» WORK REQUIRED:
Return each line below exactly as it reads, and omit any image in it.

» Collected data:
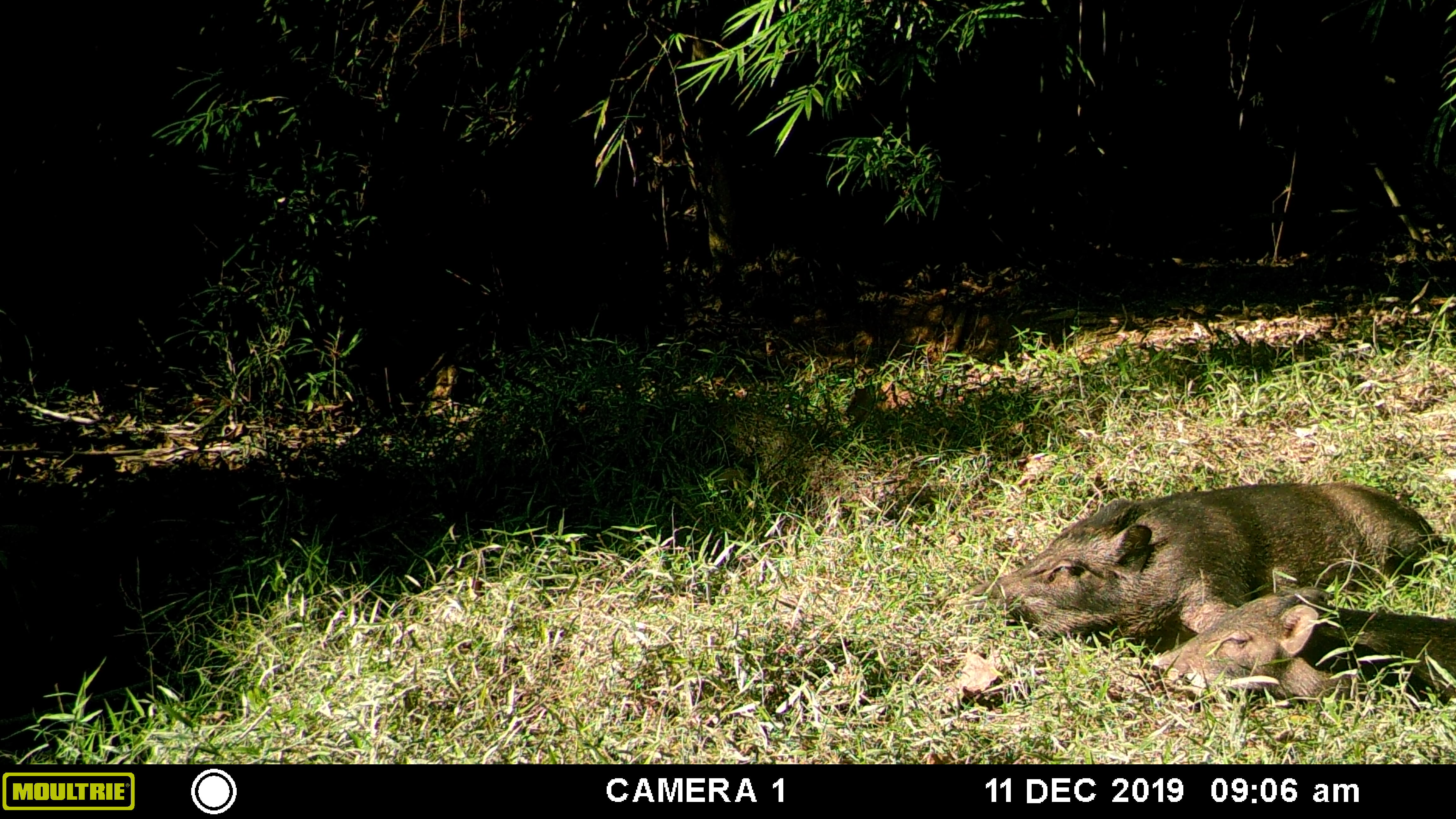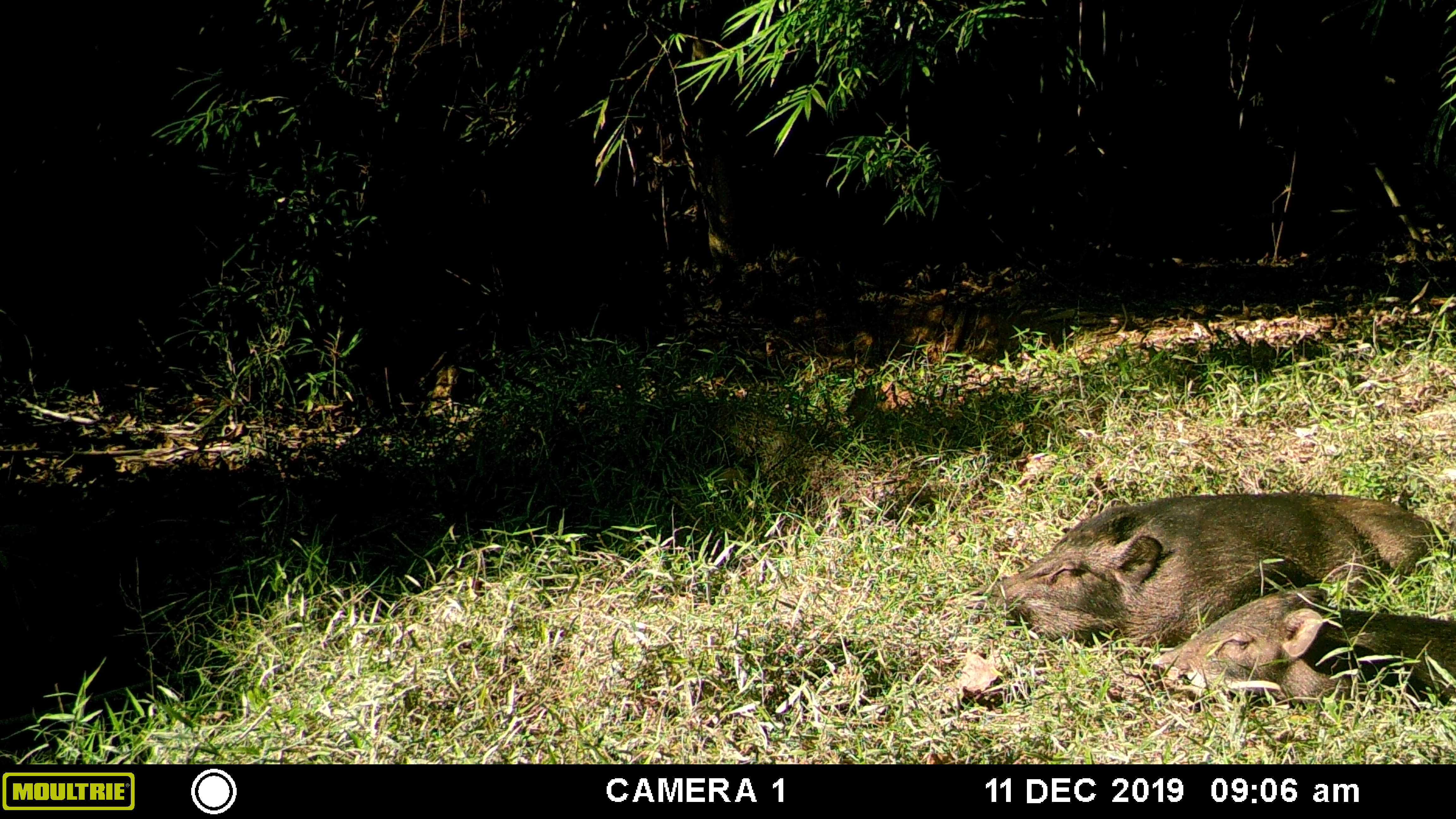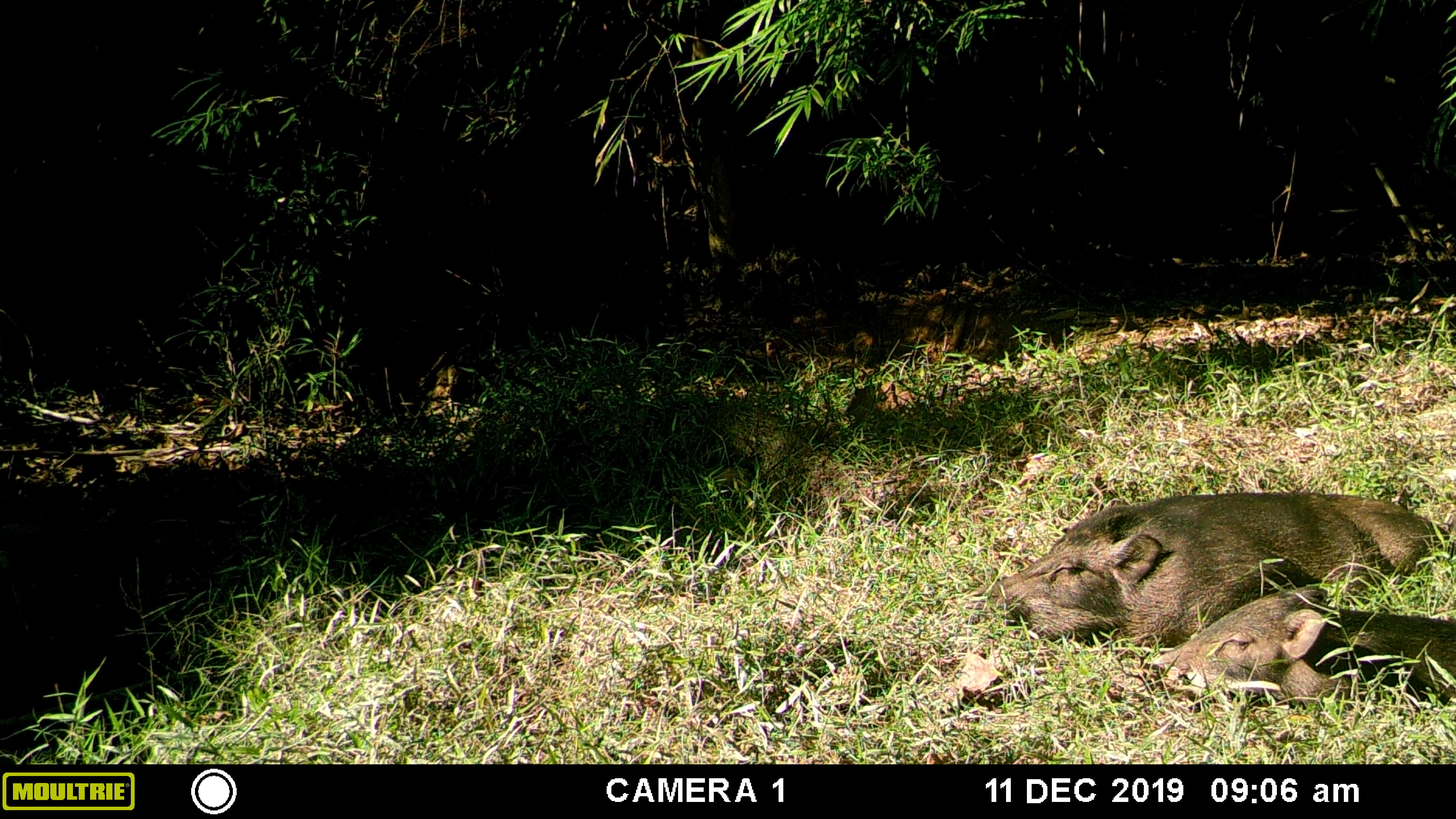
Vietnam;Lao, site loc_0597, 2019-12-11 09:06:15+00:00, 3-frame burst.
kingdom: Animalia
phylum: Chordata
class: Mammalia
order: Artiodactyla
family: Suidae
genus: Sus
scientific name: Sus scrofa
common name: eurasian wild pig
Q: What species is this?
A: Eurasian wild pig (Sus scrofa).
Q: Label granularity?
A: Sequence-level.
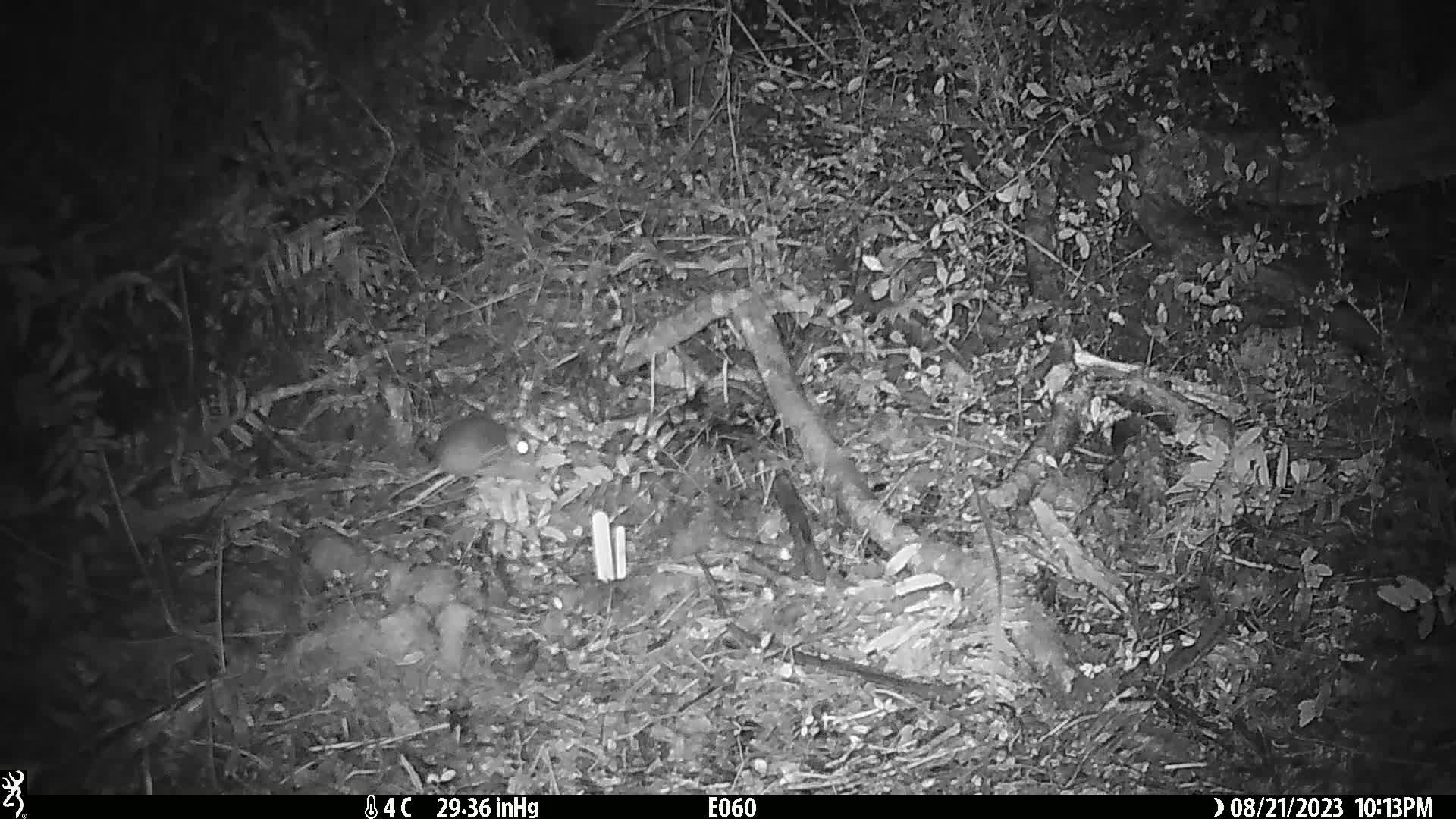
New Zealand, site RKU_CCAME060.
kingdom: Animalia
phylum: Chordata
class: Mammalia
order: Rodentia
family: Muridae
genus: Rattus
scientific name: Rattus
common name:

» OUTPUT FOR THIS EXERCISE:
Vietnam;Lao, site loc_0597, 2019-12-11 09:06:15+00:00, 3-frame burst.
kingdom: Animalia
phylum: Chordata
class: Mammalia
order: Artiodactyla
family: Suidae
genus: Sus
scientific name: Sus scrofa
common name: eurasian wild pig
Q: What species is this?
A: Eurasian wild pig (Sus scrofa).
Q: Label granularity?
A: Sequence-level.
New Zealand, site RKU_CCAME060.
kingdom: Animalia
phylum: Chordata
class: Mammalia
order: Rodentia
family: Muridae
genus: Rattus
scientific name: Rattus
common name:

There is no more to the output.